Ne peut-on pas voir l'esquisse d'une "solution" gagnant qui permettrait à la Chine de remplir son objectif de rééquilibrer sa croissance en s'appuyant sur sa demande intérieure, et par ricochet, d'augmenter ses importations en provenance des Etats-Unis ? 

Pour les raisons exposées précédemment, je doute que la Chine pense que ses concessions sur les tarifs convaincront les Etats-Unis de lever les sanctions. Dès lors, la Chine pourrait très bien abaisser ses tarifs "normaux" -c'est-à-dire ses tarifs "nation la plus favorisée" qui s'appliquent à tous, y compris aux Etats-Unis, tout en conservant ses surtaxes qui elles, ne viseraient que les importations américaines. Les Etats-Unis ne profiteraient donc pas de la baisse des tarifs chinois. 

Tant que l'on ignore la liste des produits concernés il est hasardeux de surinterpréter les intentions chinoises. Si l'intérêt de la Chine est de réduire unilatéralement ses tarifs pourquoi ne l'a-t-elle pas fait plus tôt ? Peut-être attendait-elle une réciprocité dans le cadre des négociations à l'OMC, mais comme celles-ci n'ont jamais abouti il est possible que la Chine adopte aujourd'hui une stratégie différente, en se posant comme leader bienveillant prêt à faire des sacrifices pour le bien de l'humanité… 

Il est vrai que, depuis plusieurs années, la Chine tente avec un succès mitigé de réorienter son modèle en le rendant moins dépendant des exportations. La demande intérieure devrait alors se substituer, au moins partiellement, à la demande extérieure comme moteur de la croissance. La baisse des droits de douane favoriserait cette réorientation vers la consommation intérieure surtout si la baisse porte sur des produits alimentaires ou textiles dont certains d'entre eux sont fortement taxés. Mais les entreprises qui produisent pour le marché intérieur pourraient également gagner si les réductions devaient porter sur les intrants importés, agricoles ou industriels. Les conséquences pourraient être assez importantes car en réduisant l'avantage des zones franches d'exportation qui bénéficient déjà d'exonérations tarifaires, l'industrie chinoise connaitrait une petite révolution. 

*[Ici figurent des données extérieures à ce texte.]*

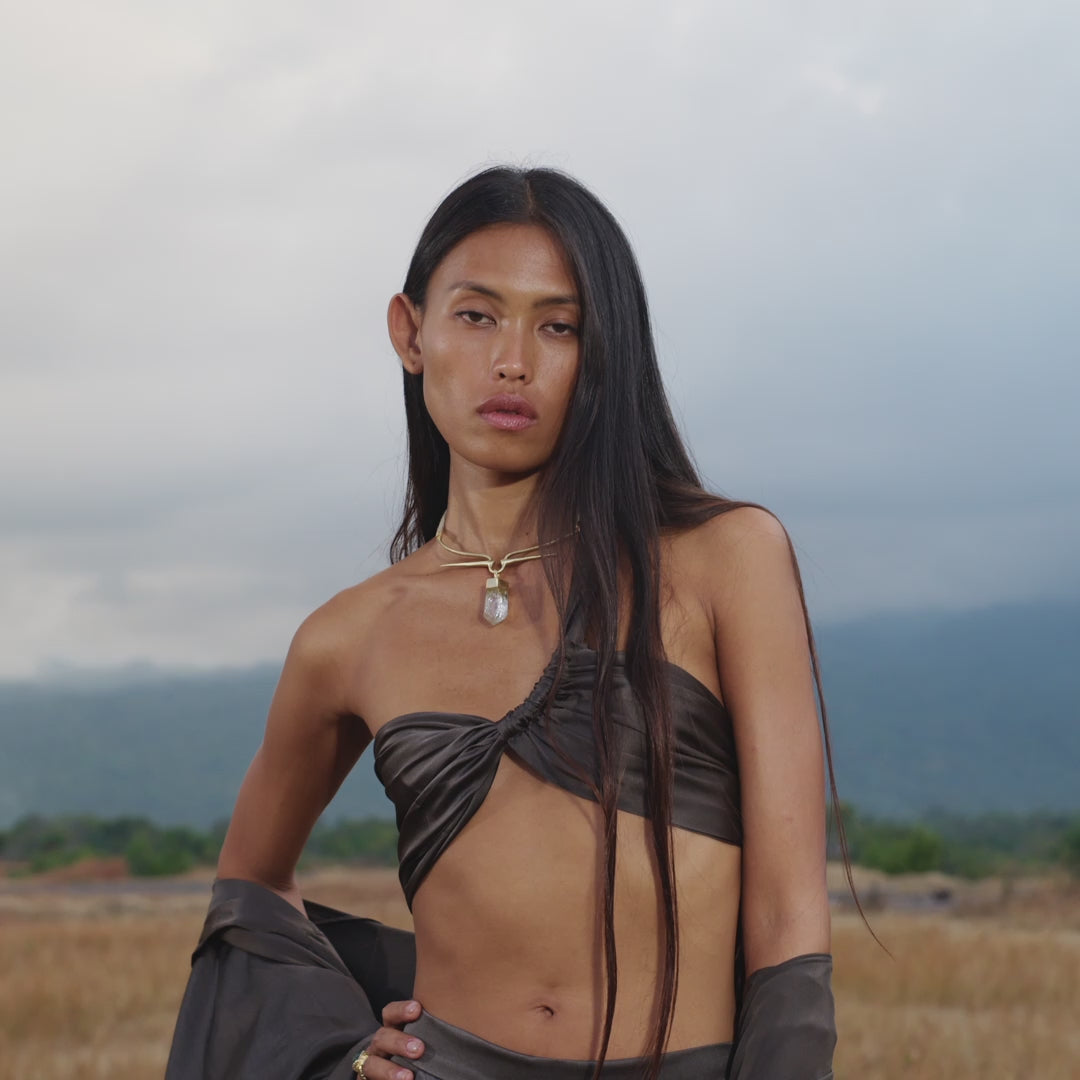 A woman stands in a field wearing a dark twisted bandeau top and Apsara Pants in Asphalt Gray – Pure Silk Flowy Pants, accessorized with rings and a necklace. Her long hair is loose, majestic mountains rising behind her.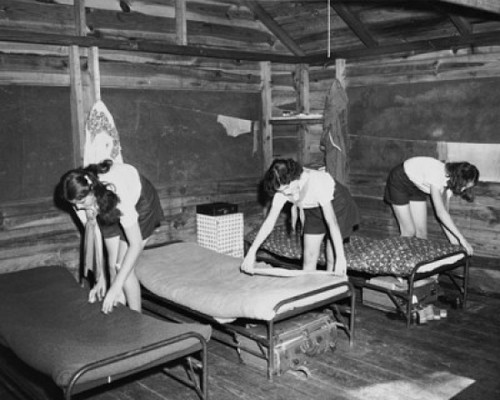 Three girls making beds in a camp Poster Print - Item # VARSAL25516993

Qu'est-ce que l'Europe aurait à apprendre d'un tel mouvement, si celui-ci venait à se réaliser ? 

Il est encore trop tôt pour déchiffrer les intentions chinoises et donc les enseignements que pourrait en tirer l'Europe. S'agit-il de céder aux pressions américaines ce qui l'affaiblirait ou, comme je le crois plus vraisemblable, de renforcer une alliance de fait entre les deux plus grandes puissances commerciales que sont la Chine et l'Union européenne ? Si la Chine abaisse ses tarifs mais maintient ses surtaxes sur les importations en provenance d'Amérique, l'Union Européenne et les "grands" asiatiques (Japon, Corée) pourraient être les grands gagnants de la riposte chinoise. 

L'Union européenne a d'ailleurs fait une proposition similaire sur les droits de douane imposés aux automobiles importées qui, elle, était une réponse directe aux menaces américaines. Pour respecter les règles de l'OMC, la suppression ou l'abaissement du tarif devrait s'appliquer, à tous les pays membres y compris la Chine et le Japon. Si les pays ripostaient aux douteuses "sanctions" américaines tout en ouvrant leurs importations aux autres pays, il se dessinerait alors un front "multilatéraliste" qui isolerait les Etats-Unis et éviterait, peut-être, l'escalade protectionniste…  La situation deviendrait alors intenable pour les Etats-Unis qui auraient perdu la guerre commerciale que Trump pensait facile à gagner. Je ne dis pas que ce scénario paradoxal et inédit soit assuré. Mais si ce n'est pas le plus probable, c'est celui qui à terme pourrait conduire à un bouleversement du système de gouvernance mondial.